J’ai effectué des recherches bibliographiques, j’ai scruté les zones où peuvent vivre les tortues, avec l’espoir ultime de découvrir une nouvelle espèce. J’allais dans les endroits où personne ne va. Je suis parti du principe que sans bagage universitaire, si je voulais percer dans ce milieu et attirer l’attention des professionnels, il fallait que j’aie des choses extraordinaires à raconter. »

Il sera bouleversé, sur le sol marocain, par sa rencontre avec une tortue d’eau douce, l’émyde lépreuse, une espèce en danger. Jérôme Maran ne lâche rien, il va frapper à la porte d’associations, de fondations et réussit à obtenir des bourses de la fondation Ushaïa, de Nature et Découvertes ou encore du Village des Tortues. L’émyde lépreuse a d’ailleurs trouvé sa place au sein du refuge de Bessières, elle fait partie d’un programme de sauvegarde.

Être utile aux animaux

Jérôme Maran est un aventurier.

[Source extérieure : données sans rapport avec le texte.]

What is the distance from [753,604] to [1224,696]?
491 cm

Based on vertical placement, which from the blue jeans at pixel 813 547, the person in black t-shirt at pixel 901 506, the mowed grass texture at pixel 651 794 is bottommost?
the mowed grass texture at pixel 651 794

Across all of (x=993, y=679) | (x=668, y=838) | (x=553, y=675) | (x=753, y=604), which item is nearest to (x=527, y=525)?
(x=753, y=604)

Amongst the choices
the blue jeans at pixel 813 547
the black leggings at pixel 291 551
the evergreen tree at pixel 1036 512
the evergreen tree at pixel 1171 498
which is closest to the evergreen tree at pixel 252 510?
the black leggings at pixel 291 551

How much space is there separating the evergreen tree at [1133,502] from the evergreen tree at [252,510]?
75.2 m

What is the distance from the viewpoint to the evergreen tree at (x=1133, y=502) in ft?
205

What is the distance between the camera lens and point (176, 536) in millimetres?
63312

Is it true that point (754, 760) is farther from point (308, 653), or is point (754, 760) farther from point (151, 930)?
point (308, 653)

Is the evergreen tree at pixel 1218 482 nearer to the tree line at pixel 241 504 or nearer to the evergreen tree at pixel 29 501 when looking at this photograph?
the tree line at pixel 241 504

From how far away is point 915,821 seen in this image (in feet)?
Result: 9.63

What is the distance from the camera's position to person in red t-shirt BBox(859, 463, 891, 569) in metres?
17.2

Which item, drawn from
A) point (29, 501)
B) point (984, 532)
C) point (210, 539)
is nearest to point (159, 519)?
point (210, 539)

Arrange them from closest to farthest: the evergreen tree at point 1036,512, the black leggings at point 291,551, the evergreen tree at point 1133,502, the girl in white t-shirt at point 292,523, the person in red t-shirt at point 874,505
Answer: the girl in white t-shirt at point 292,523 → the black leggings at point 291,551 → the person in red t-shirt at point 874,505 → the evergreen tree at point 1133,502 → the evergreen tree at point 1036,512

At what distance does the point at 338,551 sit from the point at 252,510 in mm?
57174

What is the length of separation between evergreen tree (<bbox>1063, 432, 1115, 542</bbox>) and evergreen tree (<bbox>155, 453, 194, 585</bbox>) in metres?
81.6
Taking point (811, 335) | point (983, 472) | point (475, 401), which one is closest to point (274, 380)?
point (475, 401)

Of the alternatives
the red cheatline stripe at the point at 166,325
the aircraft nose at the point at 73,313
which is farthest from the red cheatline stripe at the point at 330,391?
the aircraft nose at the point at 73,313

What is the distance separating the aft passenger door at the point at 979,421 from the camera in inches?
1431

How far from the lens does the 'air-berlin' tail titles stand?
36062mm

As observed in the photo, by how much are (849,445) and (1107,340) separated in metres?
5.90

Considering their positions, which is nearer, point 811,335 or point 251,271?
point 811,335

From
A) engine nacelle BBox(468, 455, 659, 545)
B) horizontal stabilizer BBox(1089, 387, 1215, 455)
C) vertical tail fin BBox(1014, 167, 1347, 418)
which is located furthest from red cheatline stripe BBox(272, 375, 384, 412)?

Il traverse l’Afrique en taxi brousse et n’a peur de rien, enfin presque… Lorsqu’il évoque cette arrestation au Liberia : « on m’a pris pour un trafiquant d’armes, j’ai été capturé et suis resté prisonnier trois semaines. Je dois mon salut à l’ambassade de France et à la Croix-Rouge internationale. » Peu importe, il enchaîne les voyages et sa ténacité paie. En l’an 2000, au Gabon, il tombe nez à nez sur une tortue inconnue, en pleine forêt équatoriale. Son ami Roger Bour, naturaliste au Muséum d’histoire naturelle de Paris, baptisera sa trouvaille « la Peluse de Maran ».

Son travail sur les tortues d’Afrique lui vaut deux prestigieuses bourses : Déclic jeune de la Fondation de France et la Bourse de la vocation de la Fondation Marcel Bleustein-Blanchet.

Le Toulousain ne s’arrête pas là. L’idée de construire un refuge de tortues fait son chemin. En 2006, il crée l’association du Refuge des Tortues avec des amis, puis il ouvre un centre d’accueil. Le refuge reçoit aujourd’hui des animaux confiés par les autorités (direction départementale de la protection des animaux, Office français de la biodiversité, école vétérinaire…). Il entretient des liens étroits avec d’autres refuges en participant au maintien de la biodiversité.

Jérôme Maran n’a pas une minute à lui, il réalise des documentaires animaliers avec un vidéaste naturaliste, Frédéric Lavail, sur les tortues de Sardaigne, de Slovénie, de Grèce… Il organise des conférences auprès de naturalistes, mais aussi dans les écoles, les entreprises. Il écrit beaucoup, il vient de publier « une clé de détermination des tortues » avec Thierry Fretey. Un cinquième ouvrage est en préparation, il racontera l’histoire du refuge. « C’est une façon de remercier ceux qui m’ont soutenu tout au long de cette belle aventure, parfois semée d’embûches. » Le quinqua travaille aussi sur l’écriture d’une encyclopédie dédiée aux tortues du monde.

De nouveaux projets

Le refuge, qui accueille beaucoup de scolaires, a grandi. Il doit faire face à de nouveaux défis.

On héberge des tortues serpentine, une espèce envahissante. Elles sont achetées par des particuliers, puis abandonnées dans la nature. Elles sont dangereuses pour la biodiversité. Nous avons besoin d’argent pour construire une zone où les abriter. Notre souhait est, en effet, de faire de ce refuge un outil pédagogique exemplaire. »

Le passionné n’a pas fini de rêver, loin de là. Il aimerait aller voir les tortues des Seychelles, des Galápagos, se baigner dans les rivières en Amérique du Sud et côtoyer d’inoffensifs caïmans. Il envisage de créer une fondation et un musée de la tortue, doté d’un fond de documentation exceptionnel à disposition des étudiants et des chercheurs.
Jérôme Maran est devenu, au fil des années, une véritable encyclopédie vivante, un expert des tortues. Mais, il reste humble : « Je suis comme les papillons de nuit, je reste discret, je n’ai pas besoin de paillettes, je me méfie de la lumière », conclut-il.